| GOAL |
Can you update the records below by writing them out again with "pixel" changed to "coordinate" and nothing else altered? Leave the pictures out.

** BEGIN **

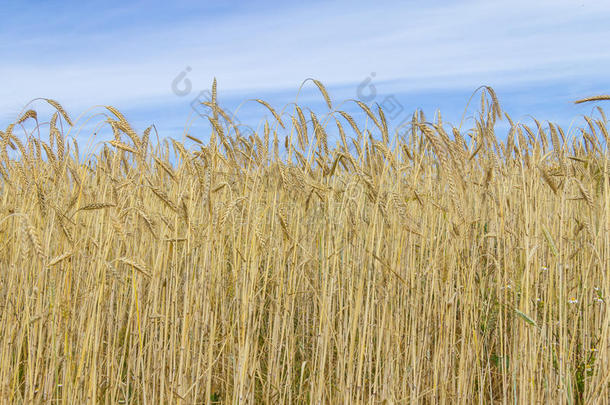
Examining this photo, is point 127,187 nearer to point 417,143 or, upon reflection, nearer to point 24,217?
point 24,217

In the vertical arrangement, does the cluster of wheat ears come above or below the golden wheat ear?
below

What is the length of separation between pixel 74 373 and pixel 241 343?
0.78 meters

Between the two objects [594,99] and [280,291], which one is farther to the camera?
[594,99]

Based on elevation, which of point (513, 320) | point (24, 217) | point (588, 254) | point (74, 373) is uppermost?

** END **

| EXERCISE RESPONSE |
Examining this photo, is point 127,187 nearer to point 417,143 or, upon reflection, nearer to point 24,217?
point 24,217

In the vertical arrangement, does the cluster of wheat ears come above or below the golden wheat ear?
below

What is the length of separation between coordinate 74 373 and coordinate 241 343?
0.78 meters

Between the two objects [594,99] and [280,291], which one is farther to the camera?
[594,99]

Based on elevation, which of point (513, 320) | point (24, 217) | point (588, 254) | point (74, 373) is uppermost?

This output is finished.